* **CONSIGNE**: Dans l'arrêt, reprenez sous forme de liste le paragraphe qui commence par « Prononcé à l'audience publique », en gardant ses faits essentiels.

* **TEXTE FOURNI**:
....

ARRÊT DU
18 MARS 2008 CL / SB
R. G. 07 / 00265
Association " L'ŒUVRE DU DOMAINE DE PECH PETIT "
C /
Jean-Marie X...
ARRÊT n° 104 COUR D'APPEL D'AGEN
Chambre Sociale
Prononcé à l'audience publique du dix-huit mars deux mille huit par Catherine LATRABE, Conseillère, faisant fonction de Présidente de Chambre, assistée de Nicole CUESTA, Greffière,
La COUR d'APPEL D'AGEN, CHAMBRE SOCIALE, dans l'affaire
ENTRE :
Association " L'ŒUVRE DU DOMAINE DE PECH PETIT "
Prise en la personne de son Président
54, Avenue du Maréchal de Lattre de Tassigny
B. P. 5036
59705 MARCQ-EN-BARŒUL CEDEX
Rep / assistant : Me Marine KERROS loco Me Ronan CALVEZ (avocats au barreau de BREST)
APPELANTE d'un jugement du Conseil de Prud'hommes de CAHORS en date du 18 janvier 2007 dans une affaire enregistrée au rôle sous le n° R. G. 06 / 00096
d'une part,
ET :
Jean-Marie X...
né le 2 décembre 1943 à MEAUX (77100)
...
46230 CREMPS Rep / assistant : Me Guyslaine JACQUES-HUREAUX (avocat au barreau de PARIS)

....

* **DONNÉES FOURNIES**:
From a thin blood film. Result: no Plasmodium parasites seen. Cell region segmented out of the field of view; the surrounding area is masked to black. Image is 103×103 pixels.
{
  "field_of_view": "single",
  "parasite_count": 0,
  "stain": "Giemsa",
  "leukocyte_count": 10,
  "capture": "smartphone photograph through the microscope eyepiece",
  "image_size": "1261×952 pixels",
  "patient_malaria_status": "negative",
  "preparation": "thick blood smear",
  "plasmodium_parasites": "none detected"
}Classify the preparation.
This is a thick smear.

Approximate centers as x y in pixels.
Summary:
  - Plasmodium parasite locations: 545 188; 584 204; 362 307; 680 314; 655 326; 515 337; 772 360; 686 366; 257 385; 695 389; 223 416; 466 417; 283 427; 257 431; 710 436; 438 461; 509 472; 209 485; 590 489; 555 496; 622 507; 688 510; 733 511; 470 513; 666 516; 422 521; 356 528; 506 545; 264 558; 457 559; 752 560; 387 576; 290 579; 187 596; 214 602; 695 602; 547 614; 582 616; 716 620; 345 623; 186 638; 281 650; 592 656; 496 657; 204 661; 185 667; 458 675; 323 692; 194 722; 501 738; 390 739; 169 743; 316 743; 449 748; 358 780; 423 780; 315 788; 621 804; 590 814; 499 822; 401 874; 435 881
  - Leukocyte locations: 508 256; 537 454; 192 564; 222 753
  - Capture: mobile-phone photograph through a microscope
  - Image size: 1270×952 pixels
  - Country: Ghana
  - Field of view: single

....

* **RÉPONSE ATTENDUE**:
- Prononcé en audience publique le 18 mars 2008
- Par Catherine LATRABE, conseillère faisant fonction de présidente de chambre
- Assistée de Nicole CUESTA, greffière